▸ Available data:

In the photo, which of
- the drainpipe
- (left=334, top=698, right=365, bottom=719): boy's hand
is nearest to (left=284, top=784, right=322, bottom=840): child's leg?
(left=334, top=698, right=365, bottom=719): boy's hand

▸ Given instruction: Each line in the material above must be retyped without alteration.

▸ Result of this exercise:
In the photo, which of
- the drainpipe
- (left=334, top=698, right=365, bottom=719): boy's hand
is nearest to (left=284, top=784, right=322, bottom=840): child's leg?
(left=334, top=698, right=365, bottom=719): boy's hand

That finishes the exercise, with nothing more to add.